Common types of AI models include 'neural networks, decision trees, and support vector machines.'
AI models can be trained on large datasets to improve their accuracy and performance.
They are widely used in applications such as image recognition, natural language processing, and predictive maintenance.
A Shift in Power Dynamics
Distributed model-building could also upset the power dynamics that have shaped the AI industry. Currently, companies build their models by combining vast amounts of training data with huge quantities of compute concentrated inside data centers stuffed with advanced GPUs. They rely heavily on datasets created by scraping publicly accessible material, including websites and books.

This approach means that only the richest companies and nations with access to large quantities of powerful chips can feasibly develop the most powerful and valuable models. Even open-source models are built by companies with access to large data centers.
However, distributed approaches could make it possible for smaller companies and universities to build advanced AI by pooling disparate resources together or allow countries without conventional infrastructure to network together several data centers to build a more powerful model.
The Benefits of Distributed Learning
The new approach allows the work normally done inside a large data center to be performed on hardware that may be many miles away and connected over a relatively slow or variable internet connection. This process is slower than conventional training but is more flexible, allowing new hardware to be added to ramp up training.
Researchers at Google demonstrated a new scheme for dividing and consolidating computations called DIstributed PAth COmposition (DiPaCo) that enables more efficient distributed learning.
To build Collective-1 and other LLMs, Flower AI developed a new tool called Photon that makes distributed training more efficient.
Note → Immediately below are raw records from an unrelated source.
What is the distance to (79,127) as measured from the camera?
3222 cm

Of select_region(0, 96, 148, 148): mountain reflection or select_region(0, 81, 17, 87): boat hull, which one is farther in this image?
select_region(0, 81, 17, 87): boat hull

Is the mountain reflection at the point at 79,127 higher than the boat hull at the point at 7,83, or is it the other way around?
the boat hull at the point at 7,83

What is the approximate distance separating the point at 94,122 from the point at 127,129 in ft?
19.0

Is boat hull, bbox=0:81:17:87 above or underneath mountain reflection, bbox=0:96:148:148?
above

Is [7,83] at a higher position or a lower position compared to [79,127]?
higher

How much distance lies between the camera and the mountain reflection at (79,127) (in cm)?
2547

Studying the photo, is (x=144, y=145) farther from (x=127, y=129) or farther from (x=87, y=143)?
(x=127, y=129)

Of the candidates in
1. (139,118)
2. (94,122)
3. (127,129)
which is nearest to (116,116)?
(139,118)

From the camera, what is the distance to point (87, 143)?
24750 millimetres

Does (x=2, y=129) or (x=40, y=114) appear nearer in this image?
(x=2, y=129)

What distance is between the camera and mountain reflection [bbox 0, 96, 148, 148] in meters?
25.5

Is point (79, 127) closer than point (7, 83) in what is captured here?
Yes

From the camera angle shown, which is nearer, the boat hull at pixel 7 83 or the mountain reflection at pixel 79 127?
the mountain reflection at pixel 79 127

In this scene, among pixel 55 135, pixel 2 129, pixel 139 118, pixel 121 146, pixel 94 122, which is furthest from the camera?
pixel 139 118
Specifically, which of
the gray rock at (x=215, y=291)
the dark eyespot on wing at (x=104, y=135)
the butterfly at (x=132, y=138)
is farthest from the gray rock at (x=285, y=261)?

Photon improves upon ‘Google’s approach with a more efficient way to represent the data in a model and a more efficient scheme for sharing and consolidating training.’
Unlocking New Data Sources
The distributed approach is likely to unlock new kinds of data, including decentralized and privacy-sensitive data in healthcare and finance, without the risks associated with data centralization. This could be particularly beneficial for smaller companies and universities that may not have access to large data centers but can contribute their data to models like Collective-1.
Data sources refer to the origin of data, including databases, spreadsheets, and external files.
They can be categorized into internal and external sources.
Internal sources include company databases, customer relationship management systems, and enterprise resource planning software.
External sources encompass social media, online reviews, and public datasets.
Accurate identification and utilization of reliable data sources are crucial for informed decision-making in business and research.
Flower AI’s partner, Vana, is developing new ways for users to share personal data with AI builders, allowing them to specify what kind of end uses are permitted or even benefit financially from their contributions.